▶ [Work instructions] Write the line that includes "In distance, how" and all subsequent lines, exactly as written, and nothing more.
*** Given data ***
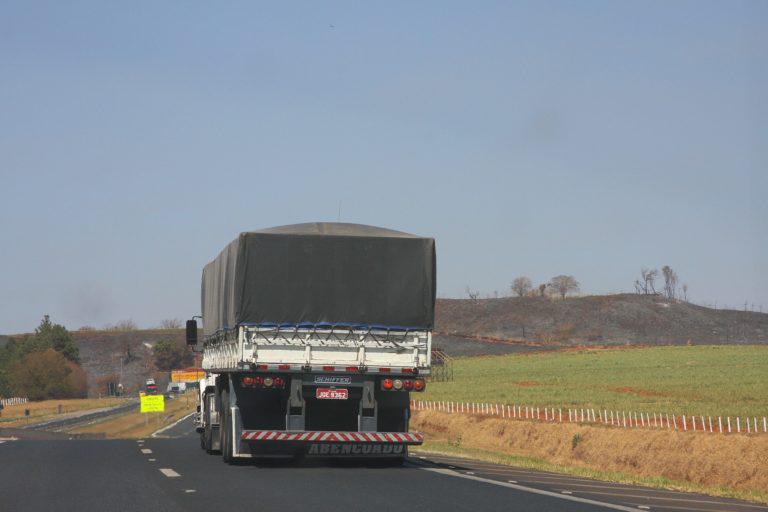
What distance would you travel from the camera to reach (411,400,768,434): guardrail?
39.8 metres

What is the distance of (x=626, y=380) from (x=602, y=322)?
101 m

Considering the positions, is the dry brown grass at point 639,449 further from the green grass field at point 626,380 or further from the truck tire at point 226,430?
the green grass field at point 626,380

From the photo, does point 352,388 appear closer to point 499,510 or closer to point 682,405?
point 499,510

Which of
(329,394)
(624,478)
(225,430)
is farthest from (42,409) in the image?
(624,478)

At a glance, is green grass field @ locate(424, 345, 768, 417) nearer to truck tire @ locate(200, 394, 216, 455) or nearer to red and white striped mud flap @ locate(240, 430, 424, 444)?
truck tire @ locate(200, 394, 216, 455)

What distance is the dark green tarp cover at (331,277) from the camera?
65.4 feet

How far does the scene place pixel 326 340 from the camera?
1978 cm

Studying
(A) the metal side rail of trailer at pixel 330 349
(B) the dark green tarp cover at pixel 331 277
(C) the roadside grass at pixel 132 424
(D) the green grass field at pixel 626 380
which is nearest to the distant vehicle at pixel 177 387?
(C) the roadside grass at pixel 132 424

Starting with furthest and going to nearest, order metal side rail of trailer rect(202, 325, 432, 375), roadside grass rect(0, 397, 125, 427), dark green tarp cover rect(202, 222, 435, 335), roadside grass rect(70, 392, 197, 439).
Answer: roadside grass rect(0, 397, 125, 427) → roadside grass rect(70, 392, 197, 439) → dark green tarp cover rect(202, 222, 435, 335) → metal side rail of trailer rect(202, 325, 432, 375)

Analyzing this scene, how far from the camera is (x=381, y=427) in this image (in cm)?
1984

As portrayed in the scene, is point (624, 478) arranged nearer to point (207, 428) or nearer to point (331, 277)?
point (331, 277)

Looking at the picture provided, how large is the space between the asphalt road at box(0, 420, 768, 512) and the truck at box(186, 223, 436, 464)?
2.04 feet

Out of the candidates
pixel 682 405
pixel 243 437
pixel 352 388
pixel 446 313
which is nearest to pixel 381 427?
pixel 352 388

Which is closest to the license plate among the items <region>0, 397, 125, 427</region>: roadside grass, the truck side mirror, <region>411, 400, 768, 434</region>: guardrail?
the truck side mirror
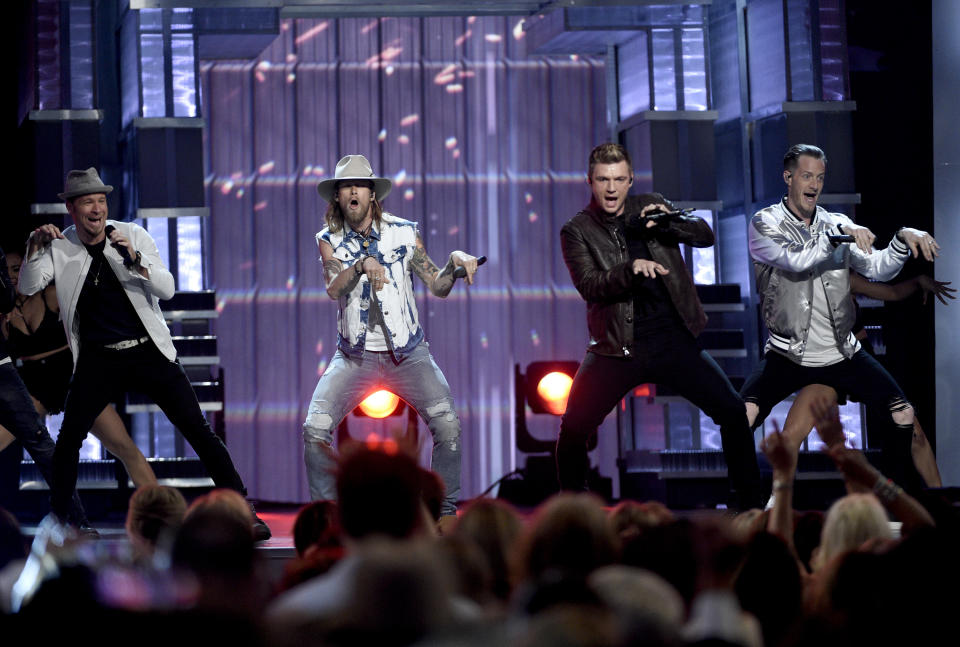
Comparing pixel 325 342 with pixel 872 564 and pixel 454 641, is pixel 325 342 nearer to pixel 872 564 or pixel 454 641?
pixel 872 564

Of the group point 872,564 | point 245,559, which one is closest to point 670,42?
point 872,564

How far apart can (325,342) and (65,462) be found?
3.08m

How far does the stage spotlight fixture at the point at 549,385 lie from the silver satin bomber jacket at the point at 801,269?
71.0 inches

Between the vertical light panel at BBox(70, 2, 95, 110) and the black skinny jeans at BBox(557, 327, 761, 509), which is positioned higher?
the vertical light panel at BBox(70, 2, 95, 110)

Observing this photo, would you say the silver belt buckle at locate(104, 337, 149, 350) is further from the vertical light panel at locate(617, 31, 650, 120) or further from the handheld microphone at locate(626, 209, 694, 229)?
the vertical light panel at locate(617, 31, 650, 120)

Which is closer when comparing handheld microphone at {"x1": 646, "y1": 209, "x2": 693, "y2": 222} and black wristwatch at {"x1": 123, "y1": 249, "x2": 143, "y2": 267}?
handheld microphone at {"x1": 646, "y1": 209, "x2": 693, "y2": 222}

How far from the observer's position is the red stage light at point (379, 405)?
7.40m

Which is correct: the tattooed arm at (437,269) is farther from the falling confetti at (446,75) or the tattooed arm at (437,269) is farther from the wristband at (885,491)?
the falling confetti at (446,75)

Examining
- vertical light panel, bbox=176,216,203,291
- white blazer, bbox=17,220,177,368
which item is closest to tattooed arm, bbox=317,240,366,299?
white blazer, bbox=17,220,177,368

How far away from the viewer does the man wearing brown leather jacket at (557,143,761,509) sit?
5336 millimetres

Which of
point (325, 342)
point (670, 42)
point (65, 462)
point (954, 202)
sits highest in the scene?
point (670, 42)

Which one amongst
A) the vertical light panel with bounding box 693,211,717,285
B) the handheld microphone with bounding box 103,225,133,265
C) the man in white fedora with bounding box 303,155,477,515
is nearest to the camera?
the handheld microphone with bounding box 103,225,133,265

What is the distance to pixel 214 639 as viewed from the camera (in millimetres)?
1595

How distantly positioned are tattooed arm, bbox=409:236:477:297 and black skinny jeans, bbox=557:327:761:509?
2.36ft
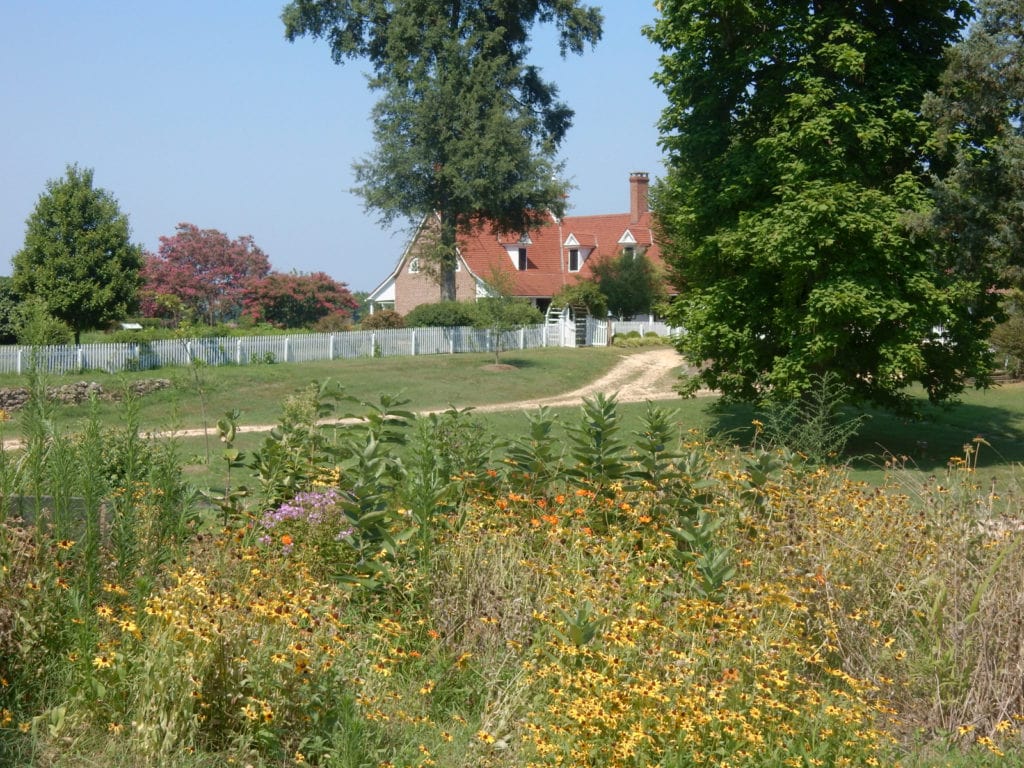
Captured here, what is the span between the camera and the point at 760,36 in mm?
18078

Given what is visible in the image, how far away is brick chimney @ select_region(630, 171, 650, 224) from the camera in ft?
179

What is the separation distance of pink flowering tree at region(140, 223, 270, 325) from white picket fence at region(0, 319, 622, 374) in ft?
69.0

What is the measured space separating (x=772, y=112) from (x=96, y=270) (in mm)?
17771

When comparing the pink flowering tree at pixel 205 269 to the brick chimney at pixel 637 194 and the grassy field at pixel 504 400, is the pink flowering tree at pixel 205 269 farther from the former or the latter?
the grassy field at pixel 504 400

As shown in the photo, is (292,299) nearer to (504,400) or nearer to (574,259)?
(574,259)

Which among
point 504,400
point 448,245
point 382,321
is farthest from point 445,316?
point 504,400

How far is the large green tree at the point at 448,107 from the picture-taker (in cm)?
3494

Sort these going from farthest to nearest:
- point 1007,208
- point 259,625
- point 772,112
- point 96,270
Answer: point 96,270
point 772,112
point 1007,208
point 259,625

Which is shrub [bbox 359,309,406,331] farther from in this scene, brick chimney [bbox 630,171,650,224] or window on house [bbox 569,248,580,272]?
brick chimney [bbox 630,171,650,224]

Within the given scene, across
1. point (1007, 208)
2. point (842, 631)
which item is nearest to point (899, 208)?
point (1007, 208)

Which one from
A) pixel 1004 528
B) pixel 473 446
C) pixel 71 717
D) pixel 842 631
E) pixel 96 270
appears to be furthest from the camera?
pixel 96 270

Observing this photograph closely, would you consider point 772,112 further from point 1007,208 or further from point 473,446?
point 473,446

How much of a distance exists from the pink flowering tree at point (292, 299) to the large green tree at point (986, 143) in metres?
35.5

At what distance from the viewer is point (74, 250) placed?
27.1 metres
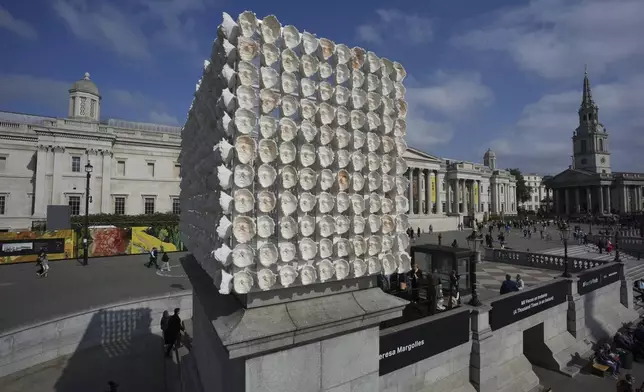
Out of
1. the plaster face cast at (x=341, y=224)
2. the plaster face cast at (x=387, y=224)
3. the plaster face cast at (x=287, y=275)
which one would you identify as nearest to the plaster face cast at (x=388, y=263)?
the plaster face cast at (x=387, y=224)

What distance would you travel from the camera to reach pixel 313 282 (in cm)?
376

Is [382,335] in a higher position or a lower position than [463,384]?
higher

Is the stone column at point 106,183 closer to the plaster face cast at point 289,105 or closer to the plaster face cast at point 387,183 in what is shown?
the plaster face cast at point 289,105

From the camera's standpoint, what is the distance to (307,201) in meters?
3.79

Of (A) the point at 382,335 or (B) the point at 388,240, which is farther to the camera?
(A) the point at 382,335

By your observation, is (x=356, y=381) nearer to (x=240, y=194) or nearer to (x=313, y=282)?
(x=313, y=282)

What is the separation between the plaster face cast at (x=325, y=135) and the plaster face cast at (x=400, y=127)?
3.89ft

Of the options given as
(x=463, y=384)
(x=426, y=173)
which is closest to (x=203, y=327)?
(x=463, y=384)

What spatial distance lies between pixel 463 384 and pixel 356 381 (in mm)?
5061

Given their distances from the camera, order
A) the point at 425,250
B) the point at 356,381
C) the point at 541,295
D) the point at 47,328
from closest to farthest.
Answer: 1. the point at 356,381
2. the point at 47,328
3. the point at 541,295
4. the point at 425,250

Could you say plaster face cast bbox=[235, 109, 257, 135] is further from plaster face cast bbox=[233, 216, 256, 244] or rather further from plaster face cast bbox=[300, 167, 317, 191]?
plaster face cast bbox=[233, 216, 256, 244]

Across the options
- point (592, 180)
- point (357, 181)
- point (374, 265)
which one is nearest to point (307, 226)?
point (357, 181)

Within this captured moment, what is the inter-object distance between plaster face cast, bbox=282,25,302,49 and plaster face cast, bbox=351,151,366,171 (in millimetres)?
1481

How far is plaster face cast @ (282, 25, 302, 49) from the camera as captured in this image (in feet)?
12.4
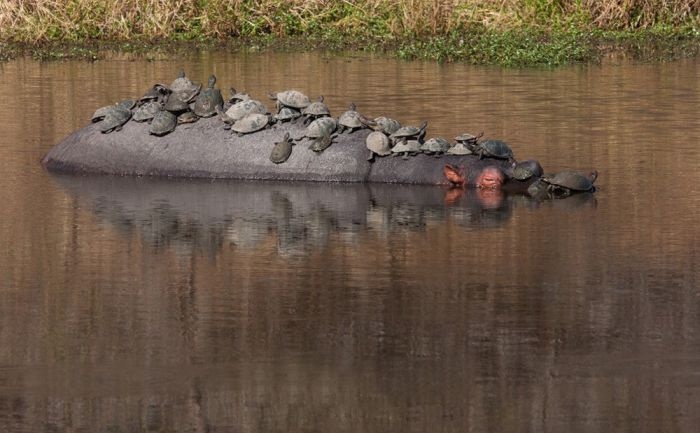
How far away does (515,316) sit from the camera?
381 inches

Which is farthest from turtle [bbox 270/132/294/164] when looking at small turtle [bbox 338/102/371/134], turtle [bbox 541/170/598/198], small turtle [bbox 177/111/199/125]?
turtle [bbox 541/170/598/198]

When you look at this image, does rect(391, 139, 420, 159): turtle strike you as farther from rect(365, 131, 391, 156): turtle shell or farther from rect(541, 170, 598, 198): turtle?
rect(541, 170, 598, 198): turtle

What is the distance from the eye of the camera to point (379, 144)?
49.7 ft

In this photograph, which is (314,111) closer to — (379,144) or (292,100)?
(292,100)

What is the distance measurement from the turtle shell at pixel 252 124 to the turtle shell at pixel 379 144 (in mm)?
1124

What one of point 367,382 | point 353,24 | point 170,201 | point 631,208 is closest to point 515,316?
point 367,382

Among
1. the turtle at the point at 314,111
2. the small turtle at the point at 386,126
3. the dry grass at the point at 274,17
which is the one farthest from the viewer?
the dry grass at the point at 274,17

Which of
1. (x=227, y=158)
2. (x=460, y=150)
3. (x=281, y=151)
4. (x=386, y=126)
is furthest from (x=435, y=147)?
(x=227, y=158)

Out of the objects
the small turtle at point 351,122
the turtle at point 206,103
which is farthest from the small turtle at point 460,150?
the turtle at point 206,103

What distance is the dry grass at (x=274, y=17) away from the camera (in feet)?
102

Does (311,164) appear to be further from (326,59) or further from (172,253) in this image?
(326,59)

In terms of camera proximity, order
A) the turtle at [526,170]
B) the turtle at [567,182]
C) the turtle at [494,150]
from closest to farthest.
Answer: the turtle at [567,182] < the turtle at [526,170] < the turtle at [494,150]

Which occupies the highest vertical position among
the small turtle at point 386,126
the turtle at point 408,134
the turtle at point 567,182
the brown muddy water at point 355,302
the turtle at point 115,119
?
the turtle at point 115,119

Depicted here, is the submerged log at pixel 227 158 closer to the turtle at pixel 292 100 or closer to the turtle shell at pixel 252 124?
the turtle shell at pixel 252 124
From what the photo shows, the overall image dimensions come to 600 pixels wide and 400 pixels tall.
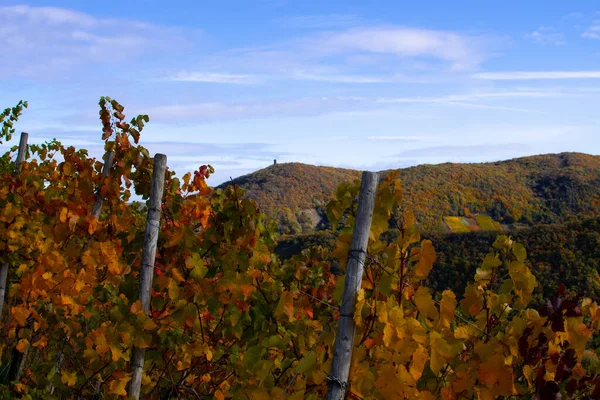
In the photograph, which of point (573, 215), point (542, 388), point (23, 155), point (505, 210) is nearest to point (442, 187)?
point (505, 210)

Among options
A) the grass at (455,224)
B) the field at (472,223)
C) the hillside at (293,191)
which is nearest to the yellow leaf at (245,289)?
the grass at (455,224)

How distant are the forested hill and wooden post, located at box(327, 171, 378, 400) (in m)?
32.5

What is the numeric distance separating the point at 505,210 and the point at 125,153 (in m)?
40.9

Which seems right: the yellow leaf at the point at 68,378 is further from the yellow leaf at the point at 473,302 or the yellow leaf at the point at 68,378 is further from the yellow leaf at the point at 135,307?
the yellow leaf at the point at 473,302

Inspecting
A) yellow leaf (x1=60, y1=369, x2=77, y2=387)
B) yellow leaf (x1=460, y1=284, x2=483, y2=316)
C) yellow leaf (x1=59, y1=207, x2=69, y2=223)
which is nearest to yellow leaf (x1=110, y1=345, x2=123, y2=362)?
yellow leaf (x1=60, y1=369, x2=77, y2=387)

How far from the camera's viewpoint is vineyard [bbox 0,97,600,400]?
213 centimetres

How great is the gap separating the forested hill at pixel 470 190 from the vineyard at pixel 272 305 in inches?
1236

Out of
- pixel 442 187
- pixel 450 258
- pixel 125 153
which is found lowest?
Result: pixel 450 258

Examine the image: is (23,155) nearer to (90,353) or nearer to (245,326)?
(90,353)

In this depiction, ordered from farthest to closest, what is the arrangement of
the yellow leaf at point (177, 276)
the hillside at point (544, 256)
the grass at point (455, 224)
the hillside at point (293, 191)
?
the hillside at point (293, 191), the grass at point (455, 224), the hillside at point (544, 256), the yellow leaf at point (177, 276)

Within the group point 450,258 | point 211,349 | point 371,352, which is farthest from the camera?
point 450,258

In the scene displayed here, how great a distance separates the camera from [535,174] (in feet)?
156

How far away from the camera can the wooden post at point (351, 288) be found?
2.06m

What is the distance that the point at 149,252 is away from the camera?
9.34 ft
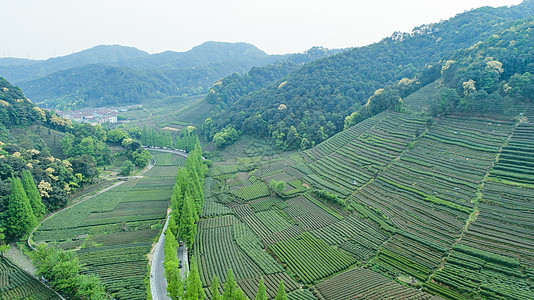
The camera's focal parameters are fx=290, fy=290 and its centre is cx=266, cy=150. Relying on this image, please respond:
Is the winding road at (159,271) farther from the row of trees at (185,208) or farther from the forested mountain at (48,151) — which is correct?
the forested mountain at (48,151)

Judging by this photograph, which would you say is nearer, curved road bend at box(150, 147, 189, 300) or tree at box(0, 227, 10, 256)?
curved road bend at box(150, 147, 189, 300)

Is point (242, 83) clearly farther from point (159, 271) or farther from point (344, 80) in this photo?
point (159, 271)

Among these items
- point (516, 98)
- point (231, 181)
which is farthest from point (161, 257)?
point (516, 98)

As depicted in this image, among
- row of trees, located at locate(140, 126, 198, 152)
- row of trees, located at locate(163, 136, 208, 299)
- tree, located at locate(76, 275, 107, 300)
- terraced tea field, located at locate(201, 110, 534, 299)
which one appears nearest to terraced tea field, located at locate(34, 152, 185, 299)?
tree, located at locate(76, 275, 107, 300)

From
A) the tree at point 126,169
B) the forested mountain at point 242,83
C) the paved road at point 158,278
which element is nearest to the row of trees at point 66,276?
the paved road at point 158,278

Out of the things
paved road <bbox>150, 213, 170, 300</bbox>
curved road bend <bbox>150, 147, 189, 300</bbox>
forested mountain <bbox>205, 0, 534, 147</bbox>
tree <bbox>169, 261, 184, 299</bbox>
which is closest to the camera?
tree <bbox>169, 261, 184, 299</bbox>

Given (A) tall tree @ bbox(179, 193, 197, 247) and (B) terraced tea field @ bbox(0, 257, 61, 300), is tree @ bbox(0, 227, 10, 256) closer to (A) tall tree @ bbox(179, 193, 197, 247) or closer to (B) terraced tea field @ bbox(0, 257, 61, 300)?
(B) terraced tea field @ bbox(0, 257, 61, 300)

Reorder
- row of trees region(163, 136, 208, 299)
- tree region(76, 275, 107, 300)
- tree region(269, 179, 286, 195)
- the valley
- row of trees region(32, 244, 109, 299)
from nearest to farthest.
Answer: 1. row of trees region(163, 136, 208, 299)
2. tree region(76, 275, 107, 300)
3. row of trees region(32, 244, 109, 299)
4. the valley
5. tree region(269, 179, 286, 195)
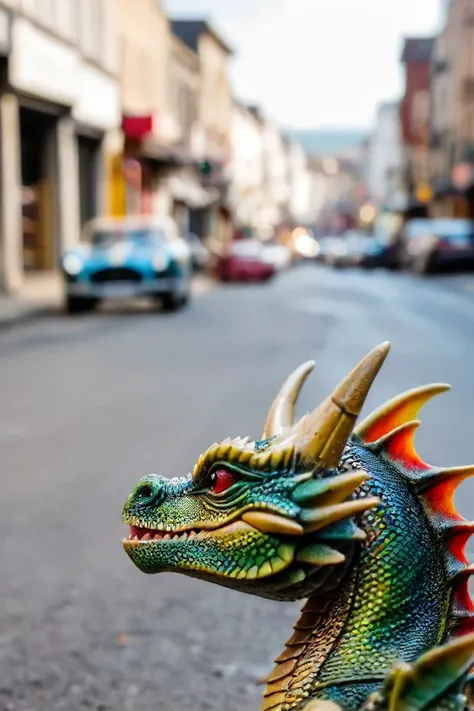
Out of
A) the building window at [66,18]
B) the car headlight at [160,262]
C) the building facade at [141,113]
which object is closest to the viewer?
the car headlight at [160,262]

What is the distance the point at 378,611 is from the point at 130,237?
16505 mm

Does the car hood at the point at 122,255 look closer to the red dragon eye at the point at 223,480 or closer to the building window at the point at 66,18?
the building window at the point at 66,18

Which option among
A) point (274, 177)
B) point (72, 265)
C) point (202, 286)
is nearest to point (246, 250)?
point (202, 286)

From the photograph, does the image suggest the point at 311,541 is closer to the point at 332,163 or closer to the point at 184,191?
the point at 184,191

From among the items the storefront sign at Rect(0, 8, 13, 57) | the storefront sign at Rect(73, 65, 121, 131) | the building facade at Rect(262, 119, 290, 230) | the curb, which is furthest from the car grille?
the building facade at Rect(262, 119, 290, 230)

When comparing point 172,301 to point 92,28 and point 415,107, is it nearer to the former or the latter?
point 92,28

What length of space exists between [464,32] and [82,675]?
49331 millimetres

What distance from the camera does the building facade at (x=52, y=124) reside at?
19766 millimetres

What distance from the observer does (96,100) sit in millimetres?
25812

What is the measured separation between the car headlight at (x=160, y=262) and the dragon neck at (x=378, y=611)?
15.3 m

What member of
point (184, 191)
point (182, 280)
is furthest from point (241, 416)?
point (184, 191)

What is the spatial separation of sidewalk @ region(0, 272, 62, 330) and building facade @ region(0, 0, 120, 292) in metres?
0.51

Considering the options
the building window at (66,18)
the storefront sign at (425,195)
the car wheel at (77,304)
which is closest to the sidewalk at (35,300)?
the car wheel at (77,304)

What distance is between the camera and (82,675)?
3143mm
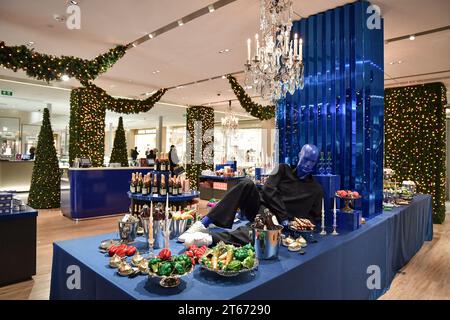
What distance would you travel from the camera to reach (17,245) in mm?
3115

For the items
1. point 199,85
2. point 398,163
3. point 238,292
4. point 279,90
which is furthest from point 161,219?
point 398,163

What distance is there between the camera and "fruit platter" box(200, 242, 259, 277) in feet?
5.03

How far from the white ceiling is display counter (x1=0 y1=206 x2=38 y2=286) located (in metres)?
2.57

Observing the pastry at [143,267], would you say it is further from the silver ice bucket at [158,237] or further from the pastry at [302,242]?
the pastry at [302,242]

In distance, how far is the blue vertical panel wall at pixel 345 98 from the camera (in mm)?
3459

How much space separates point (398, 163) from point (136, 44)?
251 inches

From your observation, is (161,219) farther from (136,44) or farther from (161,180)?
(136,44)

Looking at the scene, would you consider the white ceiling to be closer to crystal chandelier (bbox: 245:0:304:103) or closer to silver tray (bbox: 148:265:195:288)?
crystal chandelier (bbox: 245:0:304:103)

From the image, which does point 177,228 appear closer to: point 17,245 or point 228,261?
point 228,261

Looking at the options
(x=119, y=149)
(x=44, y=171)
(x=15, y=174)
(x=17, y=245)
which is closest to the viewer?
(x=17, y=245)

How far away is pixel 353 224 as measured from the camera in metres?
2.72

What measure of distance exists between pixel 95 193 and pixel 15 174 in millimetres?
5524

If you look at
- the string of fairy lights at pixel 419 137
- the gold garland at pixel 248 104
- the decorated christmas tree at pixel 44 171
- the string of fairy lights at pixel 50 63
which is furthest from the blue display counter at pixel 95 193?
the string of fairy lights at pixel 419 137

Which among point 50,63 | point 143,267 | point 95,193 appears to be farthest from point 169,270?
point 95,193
***
▶ [Output for this exercise]
In distance, how far is the blue vertical panel wall at pixel 345 98 from the camera (in mm)?
3459

How much space separates point (398, 163) from point (136, 44)?
251 inches

From your observation, is (161,219) farther from (136,44) or farther from (161,180)?
(136,44)

Looking at the scene, would you consider the white ceiling to be closer to crystal chandelier (bbox: 245:0:304:103) or closer to silver tray (bbox: 148:265:195:288)?
crystal chandelier (bbox: 245:0:304:103)

From the image, which does point 177,228 appear closer to: point 17,245 or point 228,261?
point 228,261

Looking at the options
(x=119, y=149)
(x=44, y=171)
(x=15, y=174)
(x=17, y=245)
which is closest to the viewer?
(x=17, y=245)

How far away is pixel 353 224 as measured from the camera in metres?
2.72

What measure of distance exists between pixel 95 193 and pixel 15 174 in millimetres?
5524

If you look at
- the string of fairy lights at pixel 419 137
- the gold garland at pixel 248 104
- the decorated christmas tree at pixel 44 171
- the string of fairy lights at pixel 50 63
which is furthest from the blue display counter at pixel 95 193?
the string of fairy lights at pixel 419 137

Which among point 50,63 | point 143,267 | point 95,193 appears to be farthest from point 169,270?
point 95,193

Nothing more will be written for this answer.